That sounds up-to-date doesn't it? That could have been written in this decade of the 20th century. It is as up-to-date as tomorrow morning's newspaper. In the face of that fact I should like to ask, "Where is all our vaunted progress in twenty centuries?" If this 1st century document can so accurately describe what 20th century life is like, then where is the progress we say we have been making? What becomes of the claim that proper education will cure conditions like this? Why is it that after two thousand years of research, and of growing human knowledge, these conditions are as rampant as they ever were? And not only rampant among the poor and the uneducated, the so called lower classes, but equally rampant among the cultured, the privileged and the highly educated today. With those questions ringing in our ears, let us come to Paul's treatment of this theme in Ephesians 5 -- the problem of sexual morality. I shall read the whole passage that we may compare it with the description I have just read from Romans 1, and see how totally diametric the Christian position is:

But immorality and all impurity or covetousness must not even be named among you, as is fitting among saints. Let there be no filthiness, nor silly talk, nor levity, which are not fitting; but instead let there be thanksgiving. Be sure of this, that no immoral or impure man, or one who is covetous (that is an idolater), has any inheritance in the kingdom of Christ and of God. Let no one deceive you with empty words, for it is because of these things that the wrath of God comes upon the sons of disobedience. Therefore do not associate with them, for once you were darkness, but now you are light in the Lord; walk as children of light (for the fruit of light is found in all that is good and right and true), and try to learn what is pleasing to the Lord. Take no part in the unfruitful works of darkness, but instead expose them. For it is a shame even to speak of the things that they do in secret; but when anything is exposed by the light it becomes visible, for anything that becomes visible is light [or, rather, "anything that makes visible is light"].

Therefore it is said,
  "Awake, O sleeper, and arise from the dead,
  and Christ shall give you light." (Ephesians 5:3-14 RSV)

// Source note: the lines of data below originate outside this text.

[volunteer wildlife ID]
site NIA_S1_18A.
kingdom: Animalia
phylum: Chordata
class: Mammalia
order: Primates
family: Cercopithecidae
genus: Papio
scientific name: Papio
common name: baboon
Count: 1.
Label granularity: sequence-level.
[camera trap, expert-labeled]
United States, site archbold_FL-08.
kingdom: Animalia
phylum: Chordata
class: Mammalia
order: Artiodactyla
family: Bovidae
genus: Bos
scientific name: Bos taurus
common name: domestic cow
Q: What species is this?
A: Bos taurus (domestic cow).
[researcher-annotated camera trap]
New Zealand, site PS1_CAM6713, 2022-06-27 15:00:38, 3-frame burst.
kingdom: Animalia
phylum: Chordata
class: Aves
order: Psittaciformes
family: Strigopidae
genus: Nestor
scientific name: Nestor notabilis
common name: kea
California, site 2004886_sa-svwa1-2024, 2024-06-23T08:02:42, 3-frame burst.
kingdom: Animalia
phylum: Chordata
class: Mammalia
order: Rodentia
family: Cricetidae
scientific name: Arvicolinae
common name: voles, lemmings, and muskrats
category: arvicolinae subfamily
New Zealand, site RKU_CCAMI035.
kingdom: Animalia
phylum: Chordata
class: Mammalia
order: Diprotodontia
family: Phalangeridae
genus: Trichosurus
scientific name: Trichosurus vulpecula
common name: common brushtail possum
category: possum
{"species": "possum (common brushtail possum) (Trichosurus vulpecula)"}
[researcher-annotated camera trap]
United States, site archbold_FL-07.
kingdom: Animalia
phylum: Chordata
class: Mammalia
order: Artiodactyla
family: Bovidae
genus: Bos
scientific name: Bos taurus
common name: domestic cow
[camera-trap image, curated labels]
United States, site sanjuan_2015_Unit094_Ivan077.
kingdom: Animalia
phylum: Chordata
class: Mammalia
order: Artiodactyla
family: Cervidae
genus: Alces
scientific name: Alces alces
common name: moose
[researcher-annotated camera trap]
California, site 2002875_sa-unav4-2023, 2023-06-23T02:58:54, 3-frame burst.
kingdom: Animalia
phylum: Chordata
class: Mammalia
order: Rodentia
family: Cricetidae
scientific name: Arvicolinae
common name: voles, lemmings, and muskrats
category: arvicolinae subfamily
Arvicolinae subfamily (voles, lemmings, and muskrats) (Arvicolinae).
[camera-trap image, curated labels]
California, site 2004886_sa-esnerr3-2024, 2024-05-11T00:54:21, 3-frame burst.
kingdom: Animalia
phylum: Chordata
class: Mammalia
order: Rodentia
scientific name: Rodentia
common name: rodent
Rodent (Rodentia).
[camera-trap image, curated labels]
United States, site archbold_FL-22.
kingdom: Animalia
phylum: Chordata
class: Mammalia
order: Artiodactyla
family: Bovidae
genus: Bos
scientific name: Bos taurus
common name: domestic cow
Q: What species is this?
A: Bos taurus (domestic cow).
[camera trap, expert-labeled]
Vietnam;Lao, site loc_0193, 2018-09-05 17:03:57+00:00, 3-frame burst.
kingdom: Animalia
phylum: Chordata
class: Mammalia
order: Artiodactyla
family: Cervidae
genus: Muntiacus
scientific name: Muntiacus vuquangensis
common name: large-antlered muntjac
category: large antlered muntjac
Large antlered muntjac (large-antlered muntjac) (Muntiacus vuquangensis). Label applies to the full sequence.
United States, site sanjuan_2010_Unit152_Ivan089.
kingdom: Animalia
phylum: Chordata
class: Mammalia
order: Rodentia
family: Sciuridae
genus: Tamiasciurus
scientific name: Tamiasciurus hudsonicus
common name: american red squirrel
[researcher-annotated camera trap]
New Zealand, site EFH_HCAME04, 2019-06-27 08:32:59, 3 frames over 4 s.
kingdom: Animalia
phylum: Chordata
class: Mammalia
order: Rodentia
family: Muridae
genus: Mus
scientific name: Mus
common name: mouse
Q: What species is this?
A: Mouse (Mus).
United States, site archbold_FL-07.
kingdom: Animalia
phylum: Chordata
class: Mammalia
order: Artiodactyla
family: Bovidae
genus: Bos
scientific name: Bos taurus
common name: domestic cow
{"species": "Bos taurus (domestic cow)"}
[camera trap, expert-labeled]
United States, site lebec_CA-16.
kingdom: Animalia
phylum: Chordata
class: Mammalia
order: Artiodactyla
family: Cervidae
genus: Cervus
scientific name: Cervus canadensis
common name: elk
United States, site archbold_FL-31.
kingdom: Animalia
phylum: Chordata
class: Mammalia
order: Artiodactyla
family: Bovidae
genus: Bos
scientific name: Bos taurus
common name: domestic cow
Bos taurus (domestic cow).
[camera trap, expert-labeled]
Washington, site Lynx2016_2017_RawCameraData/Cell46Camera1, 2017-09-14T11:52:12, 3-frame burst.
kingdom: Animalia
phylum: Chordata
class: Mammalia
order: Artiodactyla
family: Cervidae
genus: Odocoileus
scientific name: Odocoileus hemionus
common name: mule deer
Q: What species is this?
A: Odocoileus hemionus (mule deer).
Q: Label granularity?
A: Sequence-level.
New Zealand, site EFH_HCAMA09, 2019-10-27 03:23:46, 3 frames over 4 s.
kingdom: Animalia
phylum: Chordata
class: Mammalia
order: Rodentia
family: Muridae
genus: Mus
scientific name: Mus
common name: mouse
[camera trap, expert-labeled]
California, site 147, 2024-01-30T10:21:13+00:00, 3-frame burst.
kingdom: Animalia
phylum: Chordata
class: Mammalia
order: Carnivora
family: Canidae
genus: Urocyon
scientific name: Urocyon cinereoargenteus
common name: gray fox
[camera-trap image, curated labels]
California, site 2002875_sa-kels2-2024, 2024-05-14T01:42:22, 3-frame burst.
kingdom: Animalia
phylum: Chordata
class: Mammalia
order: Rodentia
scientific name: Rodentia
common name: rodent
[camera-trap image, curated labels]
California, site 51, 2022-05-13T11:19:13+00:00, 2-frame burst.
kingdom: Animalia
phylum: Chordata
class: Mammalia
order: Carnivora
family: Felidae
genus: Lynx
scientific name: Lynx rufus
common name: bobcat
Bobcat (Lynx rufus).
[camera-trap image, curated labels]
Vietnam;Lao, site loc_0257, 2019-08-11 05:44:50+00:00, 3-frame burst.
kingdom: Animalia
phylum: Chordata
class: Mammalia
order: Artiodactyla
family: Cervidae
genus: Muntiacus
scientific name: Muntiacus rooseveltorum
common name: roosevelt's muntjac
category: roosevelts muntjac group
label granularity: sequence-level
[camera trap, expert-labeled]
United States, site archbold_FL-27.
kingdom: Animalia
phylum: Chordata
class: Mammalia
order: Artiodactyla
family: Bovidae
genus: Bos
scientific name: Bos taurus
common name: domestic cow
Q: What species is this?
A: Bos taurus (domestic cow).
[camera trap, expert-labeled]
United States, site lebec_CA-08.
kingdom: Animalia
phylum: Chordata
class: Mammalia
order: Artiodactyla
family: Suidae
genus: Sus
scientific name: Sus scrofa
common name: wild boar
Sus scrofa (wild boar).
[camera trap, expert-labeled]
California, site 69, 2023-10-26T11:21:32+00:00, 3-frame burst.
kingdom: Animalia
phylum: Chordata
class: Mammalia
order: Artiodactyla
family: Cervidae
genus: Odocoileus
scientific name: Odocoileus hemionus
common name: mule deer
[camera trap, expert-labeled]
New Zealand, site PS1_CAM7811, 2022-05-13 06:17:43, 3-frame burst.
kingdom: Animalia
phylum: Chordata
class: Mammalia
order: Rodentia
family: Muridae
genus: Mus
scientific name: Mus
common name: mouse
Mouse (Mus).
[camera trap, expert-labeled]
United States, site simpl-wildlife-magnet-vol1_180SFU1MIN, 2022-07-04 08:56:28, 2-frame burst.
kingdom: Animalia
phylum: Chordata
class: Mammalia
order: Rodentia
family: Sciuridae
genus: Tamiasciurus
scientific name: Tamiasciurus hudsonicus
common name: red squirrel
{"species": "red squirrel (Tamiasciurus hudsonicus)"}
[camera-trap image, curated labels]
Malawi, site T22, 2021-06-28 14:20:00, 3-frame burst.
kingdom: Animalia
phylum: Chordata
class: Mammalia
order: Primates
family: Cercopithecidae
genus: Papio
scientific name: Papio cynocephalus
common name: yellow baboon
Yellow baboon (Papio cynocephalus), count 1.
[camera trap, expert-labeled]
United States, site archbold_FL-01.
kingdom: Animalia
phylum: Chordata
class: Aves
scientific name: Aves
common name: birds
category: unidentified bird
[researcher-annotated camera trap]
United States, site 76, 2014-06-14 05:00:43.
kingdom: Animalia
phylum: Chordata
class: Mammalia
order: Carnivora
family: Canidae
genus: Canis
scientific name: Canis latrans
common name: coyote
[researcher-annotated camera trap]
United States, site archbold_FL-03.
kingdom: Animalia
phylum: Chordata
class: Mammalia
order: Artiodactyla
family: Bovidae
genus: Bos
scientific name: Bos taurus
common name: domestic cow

The apostle is here declaring the absolute incompatibility of sexual looseness with the Christian faith. The two cannot mix. There is no mincing of words in this passage. Here we have the truth as it is in Jesus, i.e., the reality of things as they are. This is an enlargement by the apostle on the teachings of the Lord Jesus himself. Remember that, in the Sermon on the Mount, Jesus taught that adultery and fornication were evil. Even the eye that is attracted or the hand that is involved should be cut off (in a figurative sense), lest it lead us into evil. Even the thought, he says, that leads to these activities, is wrong. Paul is simply enlarging upon this teaching of our Lord. God's intention for man is either marriage, with complete faithfulness to the partner, or total abstinence from sex. The Bible allows no deviation from this. It makes it clear that this is the Christian position: Nothing less; nothing more.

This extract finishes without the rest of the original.